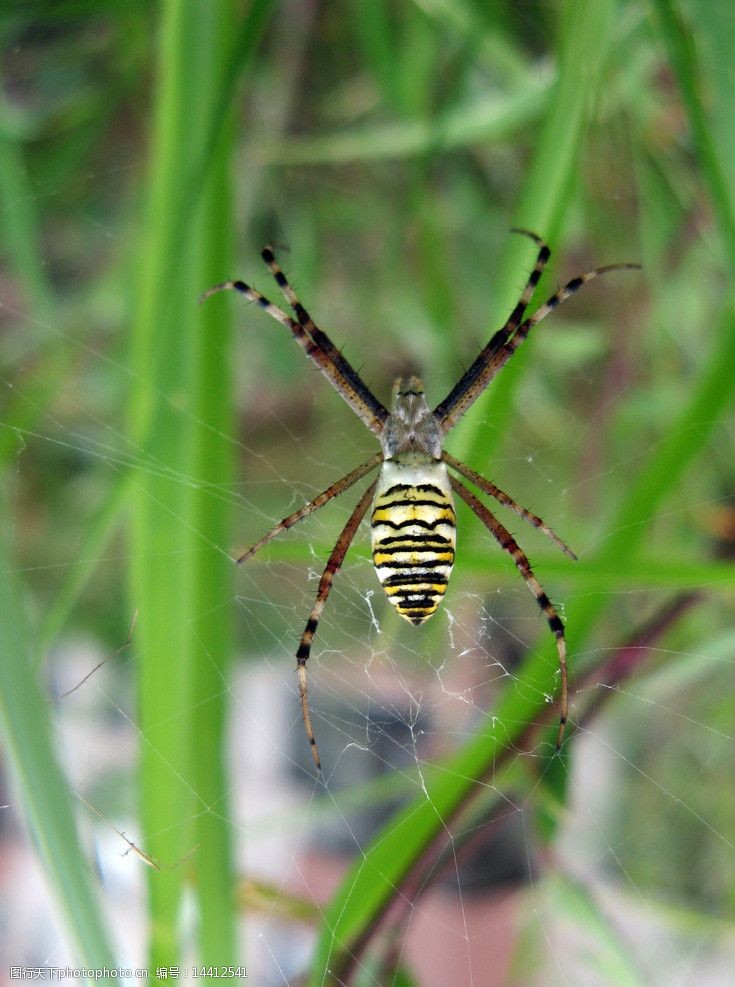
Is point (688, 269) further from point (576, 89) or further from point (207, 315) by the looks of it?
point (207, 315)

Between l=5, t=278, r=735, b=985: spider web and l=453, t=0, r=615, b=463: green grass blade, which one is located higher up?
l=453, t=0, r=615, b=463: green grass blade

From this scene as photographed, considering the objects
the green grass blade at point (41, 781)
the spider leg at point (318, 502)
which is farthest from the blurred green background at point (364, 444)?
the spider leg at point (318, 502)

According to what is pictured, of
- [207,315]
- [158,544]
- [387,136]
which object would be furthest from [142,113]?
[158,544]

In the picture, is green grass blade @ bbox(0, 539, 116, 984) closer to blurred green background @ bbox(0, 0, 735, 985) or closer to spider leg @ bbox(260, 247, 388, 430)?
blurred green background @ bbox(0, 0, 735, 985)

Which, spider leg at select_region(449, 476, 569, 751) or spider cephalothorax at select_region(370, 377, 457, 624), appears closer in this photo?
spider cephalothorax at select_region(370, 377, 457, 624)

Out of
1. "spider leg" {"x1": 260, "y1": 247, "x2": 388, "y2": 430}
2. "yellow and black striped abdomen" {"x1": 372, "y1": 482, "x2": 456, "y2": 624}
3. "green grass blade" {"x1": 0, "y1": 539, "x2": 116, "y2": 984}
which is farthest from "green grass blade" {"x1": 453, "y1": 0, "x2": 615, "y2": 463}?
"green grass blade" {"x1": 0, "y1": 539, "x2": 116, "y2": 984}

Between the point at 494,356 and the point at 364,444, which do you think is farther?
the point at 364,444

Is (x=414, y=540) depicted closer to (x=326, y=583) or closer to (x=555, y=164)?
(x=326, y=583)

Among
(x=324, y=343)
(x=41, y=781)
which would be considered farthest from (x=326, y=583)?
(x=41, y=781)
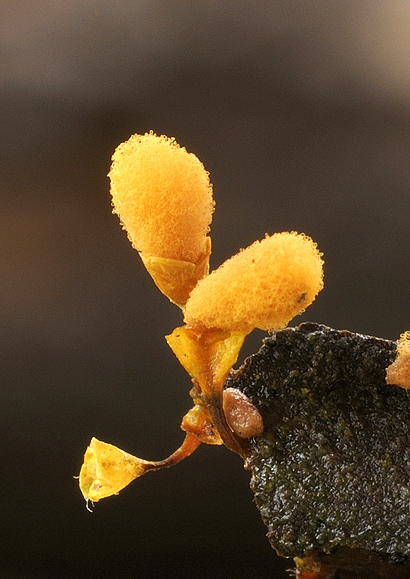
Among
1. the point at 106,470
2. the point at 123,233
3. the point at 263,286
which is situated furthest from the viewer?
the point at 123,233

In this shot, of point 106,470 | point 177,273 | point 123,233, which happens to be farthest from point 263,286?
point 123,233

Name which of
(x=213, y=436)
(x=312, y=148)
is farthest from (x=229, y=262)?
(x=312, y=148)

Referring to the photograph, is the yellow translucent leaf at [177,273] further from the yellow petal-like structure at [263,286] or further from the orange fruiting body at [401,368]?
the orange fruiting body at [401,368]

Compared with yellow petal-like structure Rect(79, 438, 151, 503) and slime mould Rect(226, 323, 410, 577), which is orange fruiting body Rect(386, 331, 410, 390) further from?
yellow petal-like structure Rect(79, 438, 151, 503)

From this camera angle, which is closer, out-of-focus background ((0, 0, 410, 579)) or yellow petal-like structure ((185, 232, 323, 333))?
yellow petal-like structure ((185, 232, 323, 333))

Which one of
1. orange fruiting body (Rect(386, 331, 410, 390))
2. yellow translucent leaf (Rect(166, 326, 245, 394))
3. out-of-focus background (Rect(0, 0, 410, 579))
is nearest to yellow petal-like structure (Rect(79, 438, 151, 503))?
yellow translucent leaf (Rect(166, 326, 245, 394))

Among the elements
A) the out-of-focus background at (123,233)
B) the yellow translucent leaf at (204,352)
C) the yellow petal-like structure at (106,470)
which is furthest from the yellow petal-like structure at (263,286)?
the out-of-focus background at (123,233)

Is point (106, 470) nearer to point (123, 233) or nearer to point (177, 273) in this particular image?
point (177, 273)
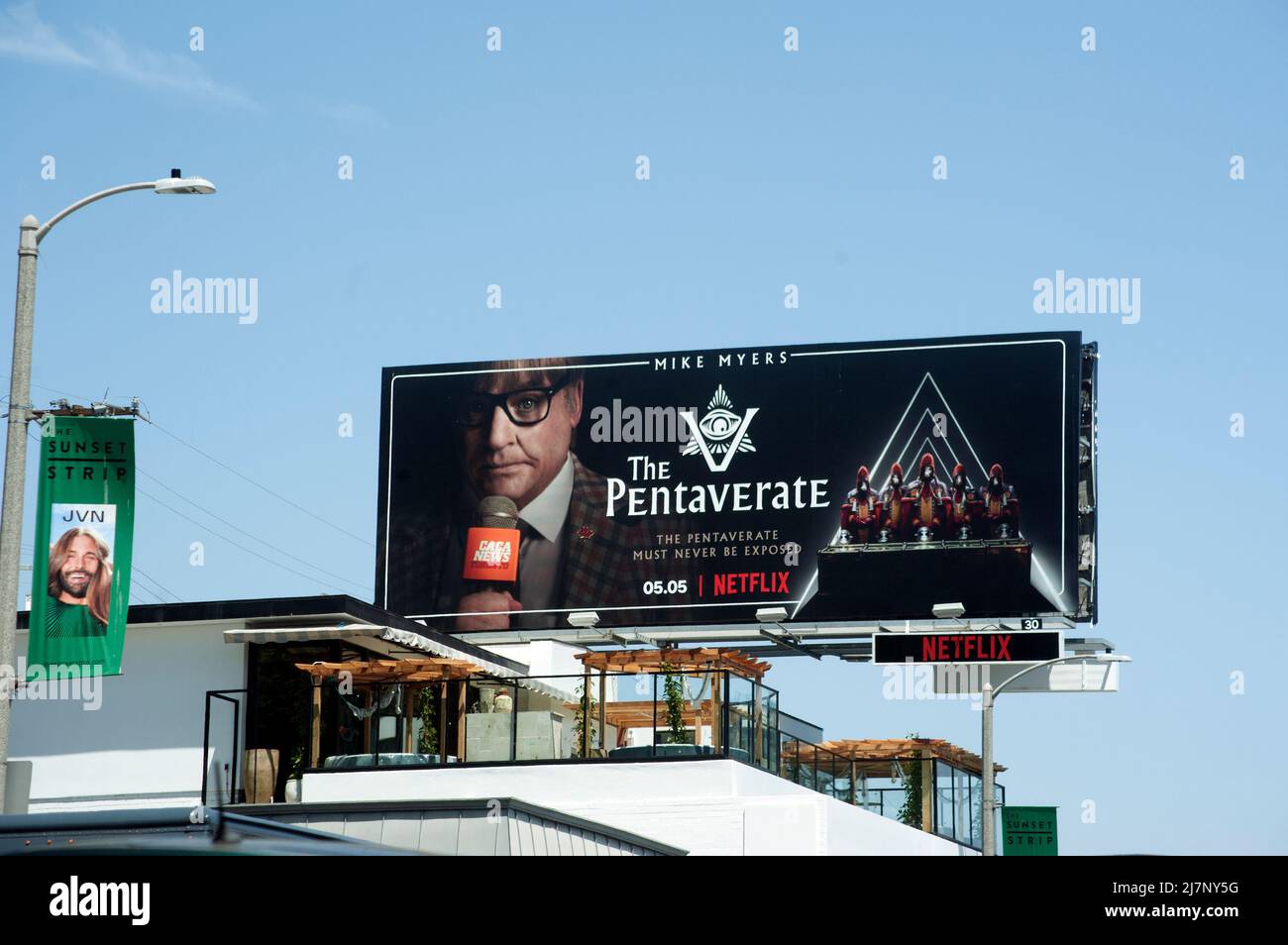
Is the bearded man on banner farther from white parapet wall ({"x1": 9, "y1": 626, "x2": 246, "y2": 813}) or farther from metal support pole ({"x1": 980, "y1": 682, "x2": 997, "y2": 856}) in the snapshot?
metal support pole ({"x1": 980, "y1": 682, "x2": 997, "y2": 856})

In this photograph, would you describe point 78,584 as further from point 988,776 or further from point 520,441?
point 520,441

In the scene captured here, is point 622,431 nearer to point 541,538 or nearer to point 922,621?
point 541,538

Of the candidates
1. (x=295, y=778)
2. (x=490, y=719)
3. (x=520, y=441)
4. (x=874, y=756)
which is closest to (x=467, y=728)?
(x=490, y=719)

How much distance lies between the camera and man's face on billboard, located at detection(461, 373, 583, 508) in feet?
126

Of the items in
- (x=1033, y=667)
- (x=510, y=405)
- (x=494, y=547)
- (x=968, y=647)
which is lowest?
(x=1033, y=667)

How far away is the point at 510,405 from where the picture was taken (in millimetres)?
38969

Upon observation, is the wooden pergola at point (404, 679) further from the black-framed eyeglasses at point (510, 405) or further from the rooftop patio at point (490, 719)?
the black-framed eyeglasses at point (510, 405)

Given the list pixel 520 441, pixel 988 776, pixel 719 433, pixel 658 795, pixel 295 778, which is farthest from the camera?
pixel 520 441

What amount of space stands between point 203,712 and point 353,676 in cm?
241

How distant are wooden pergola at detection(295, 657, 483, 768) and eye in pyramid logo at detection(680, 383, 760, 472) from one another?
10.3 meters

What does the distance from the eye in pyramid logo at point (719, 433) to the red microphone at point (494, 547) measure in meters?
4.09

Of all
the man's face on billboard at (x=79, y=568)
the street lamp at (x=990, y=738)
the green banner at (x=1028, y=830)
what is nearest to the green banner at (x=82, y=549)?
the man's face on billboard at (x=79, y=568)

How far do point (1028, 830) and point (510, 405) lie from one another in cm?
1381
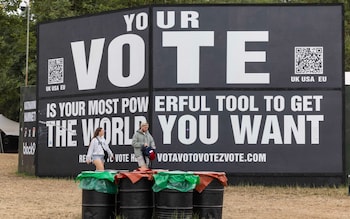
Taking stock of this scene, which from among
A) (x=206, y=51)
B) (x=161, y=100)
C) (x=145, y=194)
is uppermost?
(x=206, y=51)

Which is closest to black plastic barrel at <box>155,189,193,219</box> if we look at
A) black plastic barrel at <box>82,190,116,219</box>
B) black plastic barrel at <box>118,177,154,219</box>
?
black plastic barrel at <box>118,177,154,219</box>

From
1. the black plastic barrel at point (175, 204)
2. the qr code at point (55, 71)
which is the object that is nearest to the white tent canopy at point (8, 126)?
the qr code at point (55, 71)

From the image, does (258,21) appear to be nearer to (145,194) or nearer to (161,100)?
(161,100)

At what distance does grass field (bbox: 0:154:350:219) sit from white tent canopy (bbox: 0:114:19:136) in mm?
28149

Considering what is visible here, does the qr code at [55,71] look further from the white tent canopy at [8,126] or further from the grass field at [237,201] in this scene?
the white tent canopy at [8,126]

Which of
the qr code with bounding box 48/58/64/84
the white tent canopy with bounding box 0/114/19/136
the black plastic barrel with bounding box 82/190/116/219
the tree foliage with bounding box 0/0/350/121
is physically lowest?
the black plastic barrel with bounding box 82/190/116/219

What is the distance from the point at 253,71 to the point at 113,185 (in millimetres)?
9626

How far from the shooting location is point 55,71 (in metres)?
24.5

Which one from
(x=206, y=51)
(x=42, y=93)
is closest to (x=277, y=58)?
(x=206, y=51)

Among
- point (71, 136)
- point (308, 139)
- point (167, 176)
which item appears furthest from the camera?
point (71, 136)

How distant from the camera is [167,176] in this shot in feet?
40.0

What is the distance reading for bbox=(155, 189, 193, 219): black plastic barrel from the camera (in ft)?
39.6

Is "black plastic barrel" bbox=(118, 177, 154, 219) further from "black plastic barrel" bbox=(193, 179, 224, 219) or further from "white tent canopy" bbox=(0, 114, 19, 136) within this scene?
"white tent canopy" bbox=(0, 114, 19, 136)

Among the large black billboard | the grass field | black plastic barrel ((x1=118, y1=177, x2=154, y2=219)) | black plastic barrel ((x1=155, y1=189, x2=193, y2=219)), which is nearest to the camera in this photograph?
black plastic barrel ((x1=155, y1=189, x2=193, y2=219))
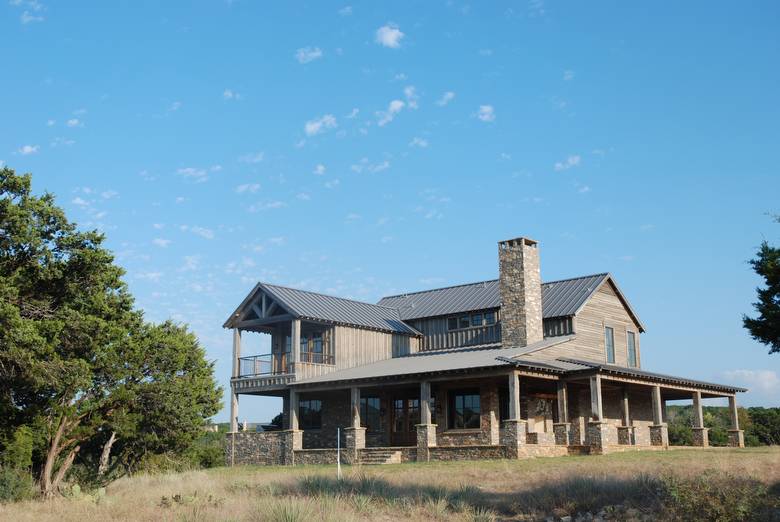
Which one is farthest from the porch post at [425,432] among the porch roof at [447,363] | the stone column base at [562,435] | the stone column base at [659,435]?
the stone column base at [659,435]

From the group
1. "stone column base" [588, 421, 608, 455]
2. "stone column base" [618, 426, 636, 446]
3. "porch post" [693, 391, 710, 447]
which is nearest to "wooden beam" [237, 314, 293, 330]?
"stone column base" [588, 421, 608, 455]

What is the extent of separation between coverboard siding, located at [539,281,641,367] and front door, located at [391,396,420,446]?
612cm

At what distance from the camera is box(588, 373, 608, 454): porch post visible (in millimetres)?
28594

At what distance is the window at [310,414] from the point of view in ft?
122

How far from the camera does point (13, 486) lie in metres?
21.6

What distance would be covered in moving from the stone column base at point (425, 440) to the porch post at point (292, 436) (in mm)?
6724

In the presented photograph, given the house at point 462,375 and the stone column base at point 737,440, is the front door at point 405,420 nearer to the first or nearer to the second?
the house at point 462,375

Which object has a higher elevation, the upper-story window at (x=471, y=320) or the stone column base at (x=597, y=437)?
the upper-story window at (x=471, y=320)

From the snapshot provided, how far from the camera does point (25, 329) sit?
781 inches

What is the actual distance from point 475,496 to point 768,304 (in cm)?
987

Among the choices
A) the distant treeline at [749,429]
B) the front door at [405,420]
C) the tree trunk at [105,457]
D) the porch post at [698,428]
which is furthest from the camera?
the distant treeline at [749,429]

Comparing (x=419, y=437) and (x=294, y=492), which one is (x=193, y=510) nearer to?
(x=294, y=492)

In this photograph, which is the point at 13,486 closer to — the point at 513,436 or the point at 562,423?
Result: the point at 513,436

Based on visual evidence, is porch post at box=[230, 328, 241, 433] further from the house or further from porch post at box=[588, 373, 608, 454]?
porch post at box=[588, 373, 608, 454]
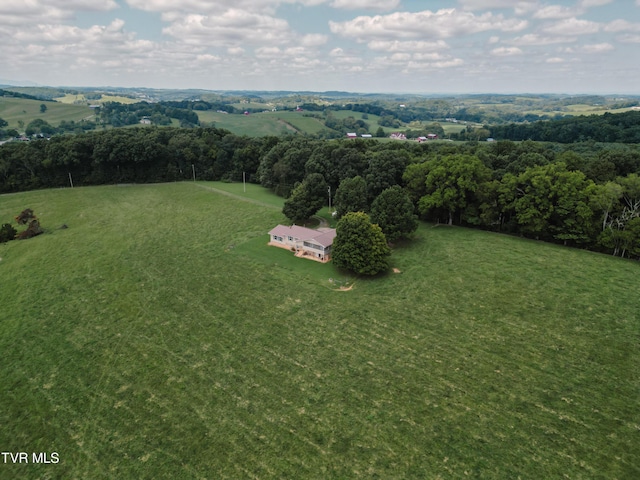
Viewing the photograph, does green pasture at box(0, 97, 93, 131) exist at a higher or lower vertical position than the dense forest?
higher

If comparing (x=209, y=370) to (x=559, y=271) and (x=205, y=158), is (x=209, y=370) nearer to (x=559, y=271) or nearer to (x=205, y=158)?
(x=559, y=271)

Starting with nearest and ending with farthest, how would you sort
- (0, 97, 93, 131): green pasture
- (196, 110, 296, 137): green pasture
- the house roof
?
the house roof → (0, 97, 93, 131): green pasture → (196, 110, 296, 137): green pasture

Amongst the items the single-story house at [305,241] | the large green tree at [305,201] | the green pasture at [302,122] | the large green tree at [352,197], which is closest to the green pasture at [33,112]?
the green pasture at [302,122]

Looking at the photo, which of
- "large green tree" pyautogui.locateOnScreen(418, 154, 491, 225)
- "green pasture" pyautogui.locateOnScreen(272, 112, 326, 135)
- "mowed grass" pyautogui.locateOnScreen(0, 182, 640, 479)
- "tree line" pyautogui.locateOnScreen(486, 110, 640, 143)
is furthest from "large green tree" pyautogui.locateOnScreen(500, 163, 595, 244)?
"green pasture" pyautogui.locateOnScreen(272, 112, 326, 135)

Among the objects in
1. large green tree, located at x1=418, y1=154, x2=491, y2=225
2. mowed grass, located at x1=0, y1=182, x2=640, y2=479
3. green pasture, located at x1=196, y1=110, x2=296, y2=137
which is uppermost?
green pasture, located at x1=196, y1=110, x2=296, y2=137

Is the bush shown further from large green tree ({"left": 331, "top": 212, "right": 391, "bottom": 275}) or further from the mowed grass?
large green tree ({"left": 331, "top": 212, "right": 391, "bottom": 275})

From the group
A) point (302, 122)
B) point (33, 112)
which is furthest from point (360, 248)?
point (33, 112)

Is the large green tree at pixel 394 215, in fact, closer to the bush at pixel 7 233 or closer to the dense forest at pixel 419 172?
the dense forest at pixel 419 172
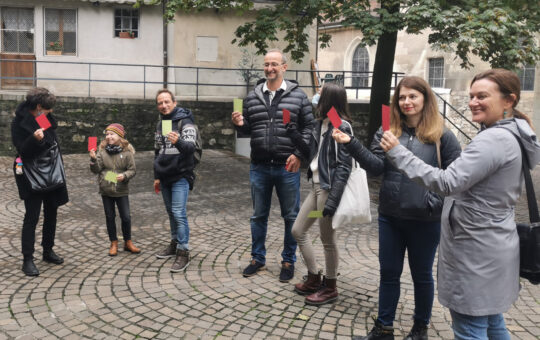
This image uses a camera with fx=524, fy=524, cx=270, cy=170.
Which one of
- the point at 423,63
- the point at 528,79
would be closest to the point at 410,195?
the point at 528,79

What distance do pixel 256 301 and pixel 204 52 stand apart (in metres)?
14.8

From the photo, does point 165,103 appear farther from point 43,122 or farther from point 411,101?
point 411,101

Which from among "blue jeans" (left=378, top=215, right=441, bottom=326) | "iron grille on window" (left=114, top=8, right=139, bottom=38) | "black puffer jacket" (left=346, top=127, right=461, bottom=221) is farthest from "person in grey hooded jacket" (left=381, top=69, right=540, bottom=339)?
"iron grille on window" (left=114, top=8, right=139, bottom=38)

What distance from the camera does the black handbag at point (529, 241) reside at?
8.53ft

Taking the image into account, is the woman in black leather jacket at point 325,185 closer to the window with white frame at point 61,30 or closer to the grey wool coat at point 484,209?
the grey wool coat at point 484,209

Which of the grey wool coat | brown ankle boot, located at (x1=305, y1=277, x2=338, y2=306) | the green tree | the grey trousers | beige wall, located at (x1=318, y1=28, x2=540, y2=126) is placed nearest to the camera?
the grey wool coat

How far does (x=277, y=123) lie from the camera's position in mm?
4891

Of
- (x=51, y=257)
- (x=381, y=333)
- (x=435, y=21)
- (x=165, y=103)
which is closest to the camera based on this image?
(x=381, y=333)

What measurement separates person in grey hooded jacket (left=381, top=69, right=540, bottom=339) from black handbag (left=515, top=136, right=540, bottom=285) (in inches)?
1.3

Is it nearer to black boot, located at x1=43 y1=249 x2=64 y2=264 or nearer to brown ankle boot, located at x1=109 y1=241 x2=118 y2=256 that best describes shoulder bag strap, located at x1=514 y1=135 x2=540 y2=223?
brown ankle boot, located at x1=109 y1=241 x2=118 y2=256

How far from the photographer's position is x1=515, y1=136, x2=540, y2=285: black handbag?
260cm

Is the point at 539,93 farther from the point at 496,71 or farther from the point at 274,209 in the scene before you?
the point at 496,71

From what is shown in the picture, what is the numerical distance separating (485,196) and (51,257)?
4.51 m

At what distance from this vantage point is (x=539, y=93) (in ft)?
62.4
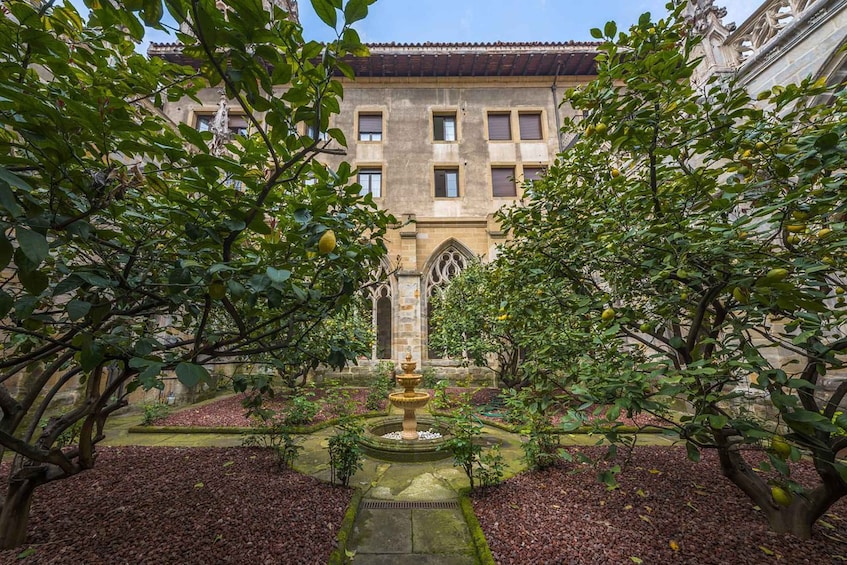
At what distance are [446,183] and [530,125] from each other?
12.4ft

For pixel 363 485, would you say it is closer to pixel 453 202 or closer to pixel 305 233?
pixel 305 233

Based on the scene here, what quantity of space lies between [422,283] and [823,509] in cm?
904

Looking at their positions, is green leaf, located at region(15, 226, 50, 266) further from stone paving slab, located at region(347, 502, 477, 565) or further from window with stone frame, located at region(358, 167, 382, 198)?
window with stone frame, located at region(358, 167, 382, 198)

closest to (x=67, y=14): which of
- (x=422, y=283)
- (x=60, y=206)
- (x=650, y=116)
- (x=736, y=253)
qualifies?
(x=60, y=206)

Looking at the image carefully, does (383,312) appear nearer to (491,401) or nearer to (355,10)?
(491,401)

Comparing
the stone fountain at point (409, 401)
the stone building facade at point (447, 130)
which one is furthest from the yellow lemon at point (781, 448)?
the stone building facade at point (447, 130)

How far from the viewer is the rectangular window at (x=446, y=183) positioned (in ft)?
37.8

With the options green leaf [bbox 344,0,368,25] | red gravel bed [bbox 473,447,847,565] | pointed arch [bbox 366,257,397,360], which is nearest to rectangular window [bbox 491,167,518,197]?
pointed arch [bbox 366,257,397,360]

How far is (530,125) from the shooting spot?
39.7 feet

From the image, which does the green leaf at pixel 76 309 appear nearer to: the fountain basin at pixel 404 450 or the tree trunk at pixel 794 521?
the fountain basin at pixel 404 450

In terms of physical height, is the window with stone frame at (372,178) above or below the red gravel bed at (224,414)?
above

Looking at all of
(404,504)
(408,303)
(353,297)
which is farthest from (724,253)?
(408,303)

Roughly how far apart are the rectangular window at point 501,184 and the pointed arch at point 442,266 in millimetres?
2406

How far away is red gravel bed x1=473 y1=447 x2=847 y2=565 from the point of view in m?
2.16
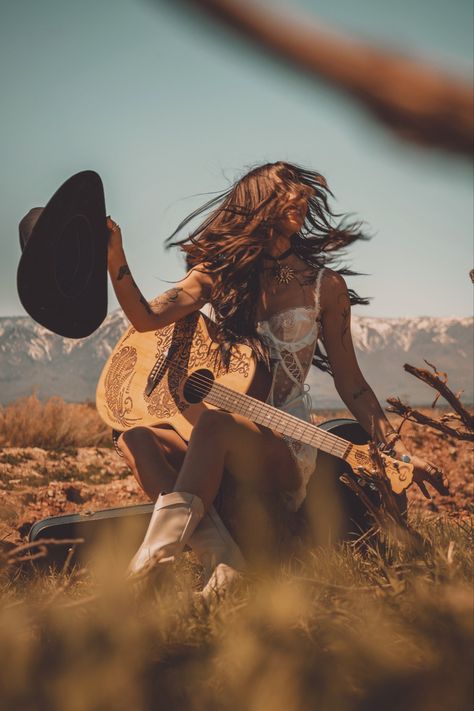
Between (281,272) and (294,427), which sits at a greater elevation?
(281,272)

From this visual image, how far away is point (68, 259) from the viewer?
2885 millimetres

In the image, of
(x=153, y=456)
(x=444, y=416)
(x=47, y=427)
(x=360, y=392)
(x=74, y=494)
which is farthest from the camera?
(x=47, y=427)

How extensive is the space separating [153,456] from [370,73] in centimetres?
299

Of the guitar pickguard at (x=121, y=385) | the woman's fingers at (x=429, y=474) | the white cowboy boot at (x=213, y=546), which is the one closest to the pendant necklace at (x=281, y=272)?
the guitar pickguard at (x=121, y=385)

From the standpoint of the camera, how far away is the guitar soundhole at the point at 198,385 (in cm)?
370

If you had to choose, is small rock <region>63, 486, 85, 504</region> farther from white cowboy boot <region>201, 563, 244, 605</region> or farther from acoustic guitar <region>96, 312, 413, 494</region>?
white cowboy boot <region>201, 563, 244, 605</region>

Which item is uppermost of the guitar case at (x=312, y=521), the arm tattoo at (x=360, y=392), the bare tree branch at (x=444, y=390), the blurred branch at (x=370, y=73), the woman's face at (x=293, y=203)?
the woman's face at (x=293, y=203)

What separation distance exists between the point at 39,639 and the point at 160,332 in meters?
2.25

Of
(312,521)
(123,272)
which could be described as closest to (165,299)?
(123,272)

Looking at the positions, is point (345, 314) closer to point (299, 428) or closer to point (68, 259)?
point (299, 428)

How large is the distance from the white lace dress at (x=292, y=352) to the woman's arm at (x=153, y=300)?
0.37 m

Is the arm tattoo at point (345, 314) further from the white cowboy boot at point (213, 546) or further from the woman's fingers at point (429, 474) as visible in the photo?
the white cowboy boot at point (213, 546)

* PROBLEM REQUIREMENTS: Give back the lines of the listing from the one with "What separation distance" through the end, both included, exactly as written and with nothing added.

* RESULT BELOW:
What separation distance exists between the point at 39,639 and the point at 160,332 in meters?
2.25

Of
(312,521)
(123,272)
which could be described as closest to (165,299)?
(123,272)

Looking at the positions, is point (345, 314) closer to point (299, 428) or closer to point (68, 259)?
point (299, 428)

How large is the distance from the white lace dress at (x=292, y=352) to the woman's arm at (x=153, y=300)?
0.37 m

Is the arm tattoo at point (345, 314) further from the white cowboy boot at point (213, 546) or further from the woman's fingers at point (429, 474) as visible in the photo?
the white cowboy boot at point (213, 546)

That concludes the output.